* Given text *
===============
New York Times: Spain’s election gives a lift to the left and a warning to the far right

29 April 2019

Vox’s national debut showed that Spain was not immune to the advance of far-right parties that have made inroads elsewhere in Europe. But the emergence of Vox did as much or more to mobilize its opponents on the moderate left, with voters doubling support for socialist President Pedro Sánchez.

Over all, the result was one that was likely to hearten defenders of center-left solutions to the challenges of unsettling global times. If not the beginnings of a backlash against the populist far right — though it may be — then the result seemed at least to be a fortifying of defenses.

It was the kind of turnout that Democrats in the United States might hope for in 2020 or, more immediately, that defenders of the European Union, such as President Emmanuel Macron of France, are seeking in elections in May for the European Parliament, where much the same big stakes are in play.

None of that is to say that the forces of political fragmentation that have bedeviled Spain’s politics, and those elsewhere in Europe and the United States, are over. If anything, Spanish politics splintered further, just four years after the collapse of the country’s two-party system.
===============
* Data *
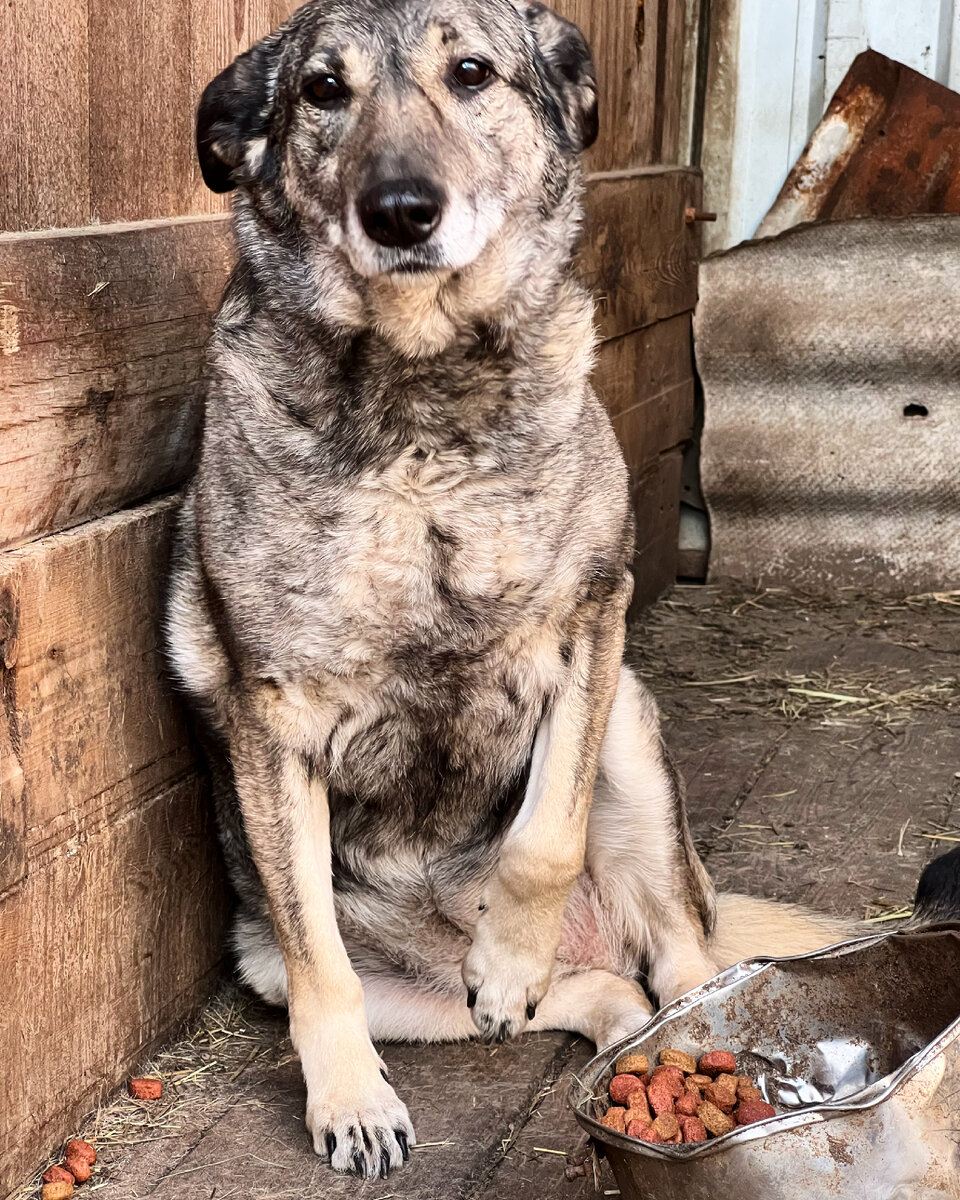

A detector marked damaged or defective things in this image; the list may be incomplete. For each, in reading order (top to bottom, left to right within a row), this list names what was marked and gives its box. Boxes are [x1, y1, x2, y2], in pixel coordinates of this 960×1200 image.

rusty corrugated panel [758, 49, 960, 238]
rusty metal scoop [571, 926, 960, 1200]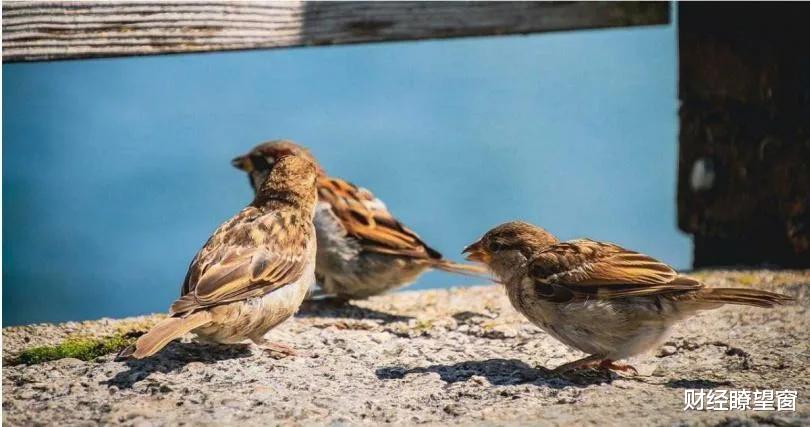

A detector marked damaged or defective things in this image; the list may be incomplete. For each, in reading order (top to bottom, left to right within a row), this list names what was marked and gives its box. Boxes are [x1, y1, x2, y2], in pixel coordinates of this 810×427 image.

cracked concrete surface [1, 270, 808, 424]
===============
* Task *
Reproduce the passage of the Spain election text starting with "Vox’s national debut" and going on through "fortifying of defenses.", substituting "the electorate" for "voters".

* Output *
Vox’s national debut showed that Spain was not immune to the advance of far-right parties that have made inroads elsewhere in Europe. But the emergence of Vox did as much or more to mobilize its opponents on the moderate left, with the electorate doubling support for socialist President Pedro Sánchez.

Over all, the result was one that was likely to hearten defenders of center-left solutions to the challenges of unsettling global times. If not the beginnings of a backlash against the populist far right — though it may be — then the result seemed at least to be a fortifying of defenses.